## Document section:
— begin —

Wendell Morgan (born 22 April 1935) is a retired Welsh professional footballer who played as a wing half and outside left in the Football League for Brentford, Carlisle United and Gillingham. Though Morgan did not make a first team appearance while with Cardiff City early in his career, his later spells with Swansea Town and Newport County made him one of a small group of players who have been contracted to all three South Wales Football League clubs.

Club career

Early years 
Morgan began his career with local Gorseinon non-League club Grovesend Welfare, before moving to First Division club Cardiff City in May 1952. He failed to make an appearance for the first team before departing in June 1954.

Brentford 
Morgan signed for newly relegated Third Division South club Brentford in June 1954, after writing a letter to manager Bill Dodgin to request a trial. He spent the 1954–55 season in the reserve team and finally made the first senior appearance of his career in a 3–0 victory over Crystal Palace on 15 October 1955. He made 16 further appearances during the 1955–56 season and scored five goals. After making five early-1957–58 season appearances, Morgan left the Bees. He made 49 appearances and scored six goals during just under two years as a first team player at Griffin Park.

Gillingham 
Morgan signed for Third Division South strugglers Gillingham on a free transfer in September 1957. He immediately established himself in the team, making 38 appearances and scoring four goals, but he could not help the Gills suffering relegation to the Fourth Division at the end of the 1957–58 season. He departed Priestfield in July 1958.

Swansea Town 
Morgan returned home to West Glamorgan to sign for Second Division club Swansea Town for a £5,000 fee in July 1958. He was kept out of the team by fellow outside left Norman Lawson and made just seven appearances during the 1958–59 season. He left Vetch Field in June 1959.

— end —

## Task requirements:
(a) According to the footballer's biography, in what month and year did Morgan move to Cardiff City?
(b) Update the footballer's biography: begin at the words "Club career" and stop after "in June 1954.", replacing "First Division" with "top-flight".

Extracted data entries
— begin —

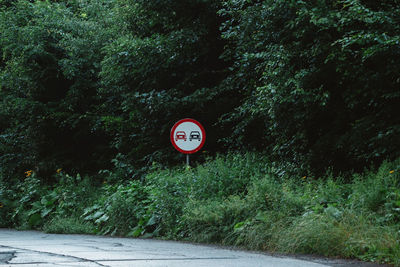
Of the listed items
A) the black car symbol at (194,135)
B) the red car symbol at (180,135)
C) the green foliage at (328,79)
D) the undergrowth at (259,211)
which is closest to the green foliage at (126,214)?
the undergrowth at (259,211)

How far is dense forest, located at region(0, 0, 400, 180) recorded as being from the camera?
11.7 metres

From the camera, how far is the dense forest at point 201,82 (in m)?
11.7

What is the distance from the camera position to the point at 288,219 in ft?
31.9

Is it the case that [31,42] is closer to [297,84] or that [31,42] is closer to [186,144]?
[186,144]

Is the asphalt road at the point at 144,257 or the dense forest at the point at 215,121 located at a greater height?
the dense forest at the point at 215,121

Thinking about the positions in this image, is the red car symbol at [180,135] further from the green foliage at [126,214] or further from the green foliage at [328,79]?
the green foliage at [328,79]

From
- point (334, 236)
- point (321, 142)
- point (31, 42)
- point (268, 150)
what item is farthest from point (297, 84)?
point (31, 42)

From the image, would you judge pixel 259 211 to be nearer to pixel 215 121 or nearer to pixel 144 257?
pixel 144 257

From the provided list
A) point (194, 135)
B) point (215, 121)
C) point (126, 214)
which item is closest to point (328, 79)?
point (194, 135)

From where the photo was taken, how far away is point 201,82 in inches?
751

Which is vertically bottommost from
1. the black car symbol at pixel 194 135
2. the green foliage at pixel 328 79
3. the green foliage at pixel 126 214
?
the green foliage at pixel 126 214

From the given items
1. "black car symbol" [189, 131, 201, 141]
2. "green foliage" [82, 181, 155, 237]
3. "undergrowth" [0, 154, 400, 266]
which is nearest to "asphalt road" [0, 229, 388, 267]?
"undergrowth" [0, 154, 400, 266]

— end —
— begin —

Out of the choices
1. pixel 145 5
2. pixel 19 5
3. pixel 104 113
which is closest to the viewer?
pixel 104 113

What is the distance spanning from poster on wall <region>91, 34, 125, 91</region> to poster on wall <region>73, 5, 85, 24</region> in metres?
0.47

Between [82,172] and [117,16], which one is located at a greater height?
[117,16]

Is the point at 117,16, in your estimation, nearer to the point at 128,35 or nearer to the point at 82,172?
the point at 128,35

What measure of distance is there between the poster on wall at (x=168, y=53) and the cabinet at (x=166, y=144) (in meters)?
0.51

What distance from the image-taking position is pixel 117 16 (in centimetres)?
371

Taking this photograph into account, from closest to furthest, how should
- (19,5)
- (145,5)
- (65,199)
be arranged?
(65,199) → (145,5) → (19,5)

— end —
— begin —

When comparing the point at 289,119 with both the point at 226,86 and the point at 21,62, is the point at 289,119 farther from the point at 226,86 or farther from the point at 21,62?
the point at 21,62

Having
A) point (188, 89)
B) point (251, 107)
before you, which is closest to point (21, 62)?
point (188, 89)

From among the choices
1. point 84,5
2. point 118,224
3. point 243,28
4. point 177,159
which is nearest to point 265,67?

— end —

## Outputs for the tasks:
(a) May 1952

(b)
Club career

Early years 
Morgan began his career with local Gorseinon non-League club Grovesend Welfare, before moving to top-flight club Cardiff City in May 1952. He failed to make an appearance for the first team before departing in June 1954.